“Tulen Valtakunta” segna il debutto su full length per i finlandesi Shadow’s Mortuary. Il combo, nato nel 2013, con alle spalle due ep, si presenta elegantemente nel mercato discografico estremo in punta di piedi, proponendoci un genere a noi noto come il classico black metal occulto, nel tipico stile finlandese, dove tra freddezza esecutiva e glacialità compositiva si lascia ampio spazio a melodie ancestrali degne di un libro di versetti satanici. I suoni provenienti dall’aldilà ci fanno subito capire a cosa si andrà incontro ascoltando questo platter: puro metallo nero come la pece, che lascia da parte qualsiasi tipologia di innovazione o la benchè minima intenzione di esplorare territori nascosti. Qui si fa tutto alla luce del sole (di mezzanotte) e le sonorità rarefatte, ruvide, pesanti e taglienti di “Tulen Valtakunta” sottolineano il senso di oppressione, tristezza, disperazione e quella volonta di fuggire che viene resa vana a causa delle catene che intrappolano al miserabile mondo terreno i Shadow’s Mortuary. L’intro apripista, non banale ma di sicuro non fondamentale, serve esclusivamente per farci rilassare e prepararci a un attento ascolto delle successive nove tracce, che ci porteranno lentamente nei meandri impregnati di pena, odio, misantropia e disprezzo per qualsiasi cosa abbia a che fare con la luce di Dio e il sorriso delle persone. A questi ragazzi il sorriso non piace e basano la loro rabbia su un sentimento negativo che caratterizza tutto il disco, senza perdere mai di vista questo obiettivo, raccontandocelo con liriche in lingua madre, con tematiche spaziano dalla misantropia all’anticristianesimo, toccando la malinconia più nera.
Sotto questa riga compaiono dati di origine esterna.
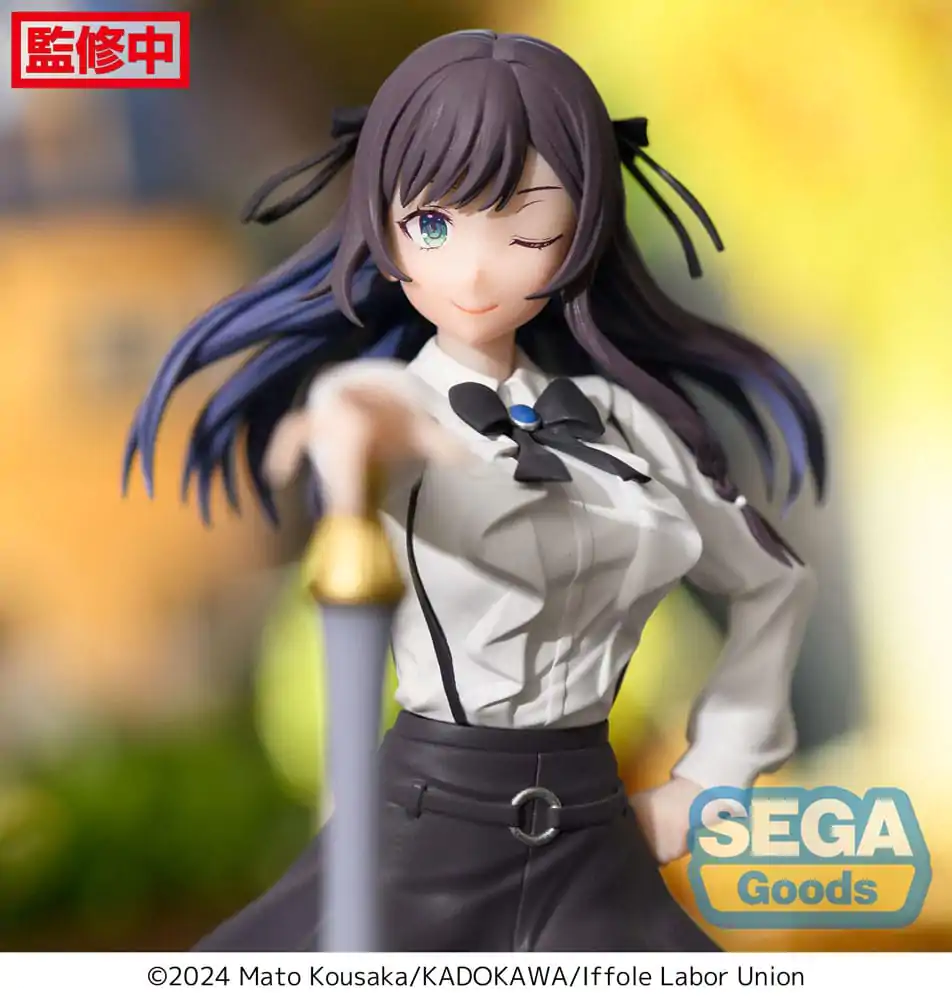 I May Be a Guild Receptionist, but I'll Solo Any Boss to Clock Out on Time Luminasta PVC Statue Alina Clover 18 cm Produktfoto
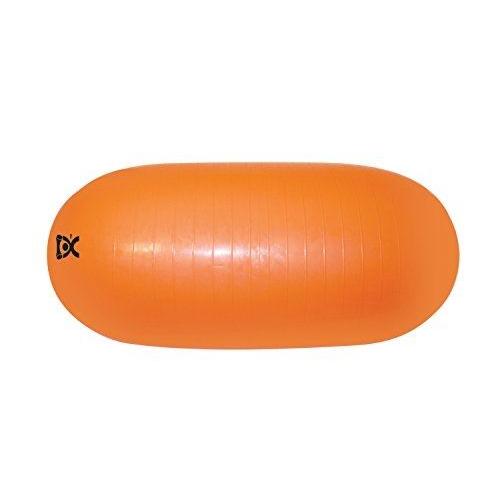 3b Scientific Balle Lisse Ball Cando Gonflable Orange 50 X 100 Cm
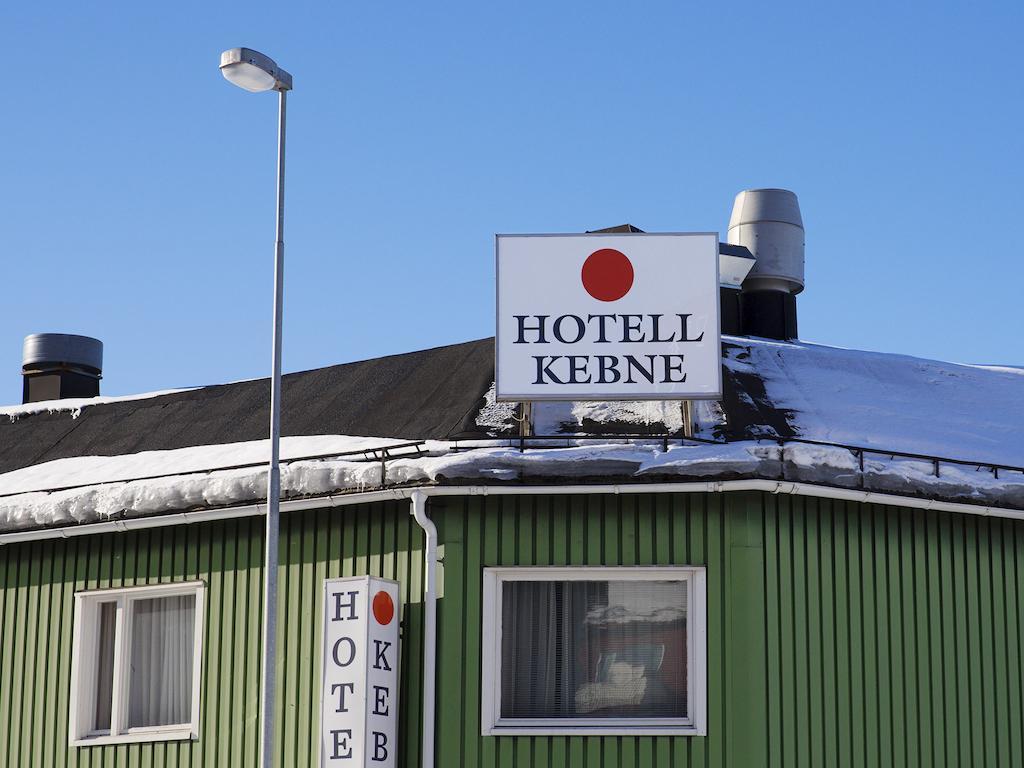Hotell Kebne Kiruna Exterior photo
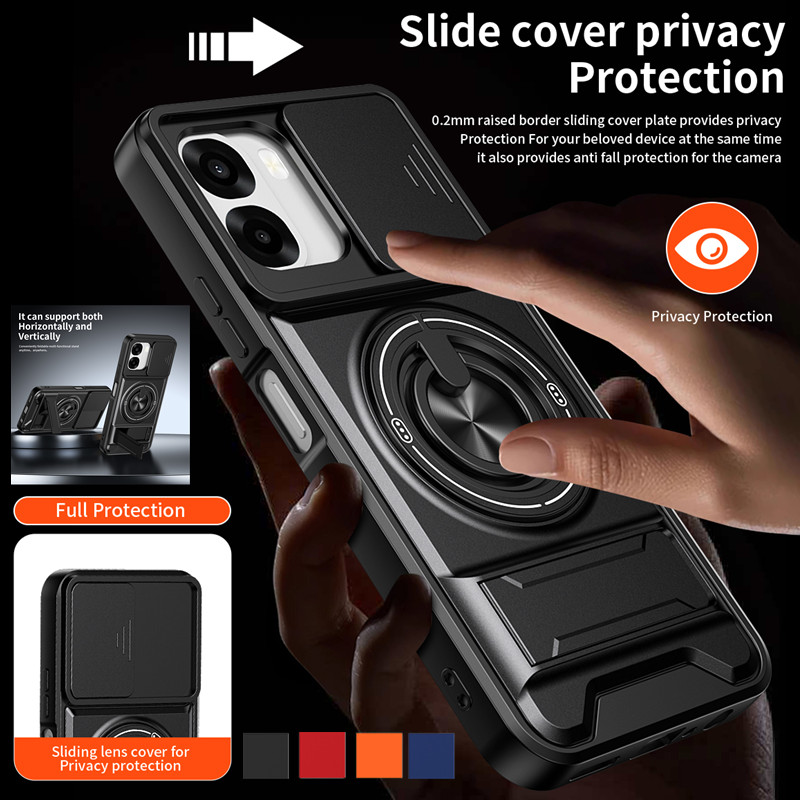 Taco Stand Holder - Armor Phone Case For Oppo A6x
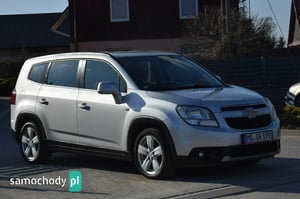 Chevrolet Orlando Minivan 2011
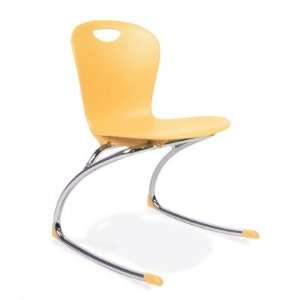  Zuma 18.75 Metal Classroom Rocker Chair Frame Finish 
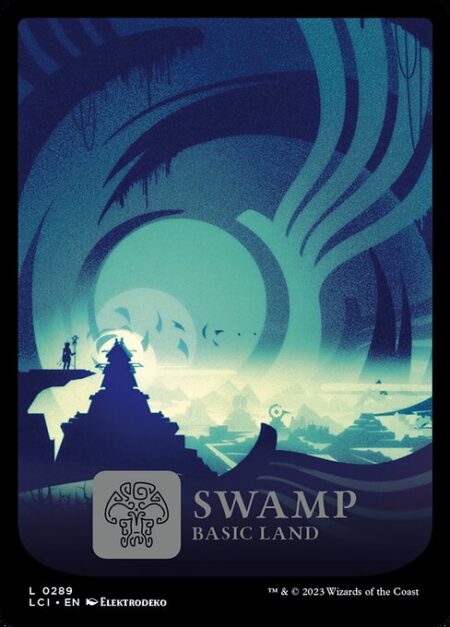 Swamp - ({T}: Add {B}.)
I tempi sono lenti e soltanto nell’opener “Raatojen Kuningas” riusciremo a sentire un minimo di velocità, seppur controllata ma ben sostenuta. Per il resto del disco i tempi sono cadenzati e marziali, come a incidere lentamente ferite su corpi già dilaniati dalle ossessioni angosciose di questi ragazzi. Ciò che di sicuro ne trae giovamento è una maggiore attenzione alle melodie, sia dal punto di vista vocale, con il singer Void che fa un ottimo lavoro (sia di adattamento lirico che per quanto riguarda le sue harsh vocals, ben modulate e adatte alla proposta della band) che dal punto di vista chitarristico, con la creazione di atmosfere glaciali e malinconiche. “Untentuoja” riassume in pieno queste ultime divagazioni con i suoi riff lenti e serrati su un drumming costante ed estenuante che funge da mero accompagnamento, risultando molto simile al martello del fabbro su un’incudine. Nella titletrack i tempi si fanno più veloci ma senza mai eccedere e questo in parte è uno dei difetti del lavoro: l’eccessiva similitudine tra le tracce e la mancanza di veri e propri cambi di passo durante tutta la durata del disco lo rendono di difficile assimilazione. Lo stato di perdizione creato dalla band è però ad alti livelli e la paranoia invaderebbe pure il cervello di un neonato: le chitarre, con un costante tremolo che fa da contraltare ai tempi dilatati della batteria, creano una condizione per la quale ci si aspetta da un momento all’altro un’accelerata, che arriverà solo all’inizio della penultima traccia “Verensakeaa Sumua”. In conclusione è posto il terzo episodio speed del disco, “Labyrintti”, ottimo esempio di black metal onesto e arrogante che basa tutto sull’impatto: se questo pezzo fosse stato messa in mezzo alla scaletta di sicuro avrebbe reso sia l’ascolto più agevole e più semplice la fruizione del disco dall’inizio alla fine.
In definitiva “Tulen Valtakunta” è un buon esordio, dove la componente depressive e malinconica vive un ruolo da protagonista a discapito di quella più raw, giocando una parte cruciale nell’economia del disco ai fini della resa melodica delle composizioni, che risultano leggermente monocordi e non facilmente assimilabili, considerato che nessuna traccia riesce a emergere con decisione sulle altre, anche per una produzione povera, acerba e da vero e proprio disco old school. Ma questo era quello che i Shadow’s Mortuary probabilmente volevano ottenere. Di sicuro questo primo lavoro della band sarà una manna dal cielo per chi ama le sonorità più plumbee ma non rinuncia a qualche sprazzo di velocità primitiva e siamo sicuri che con il prossimo disco e un pizzico di idee in più questi ragazzi potranno far parlare di sé nella frangia più nera e oscura dell’underground.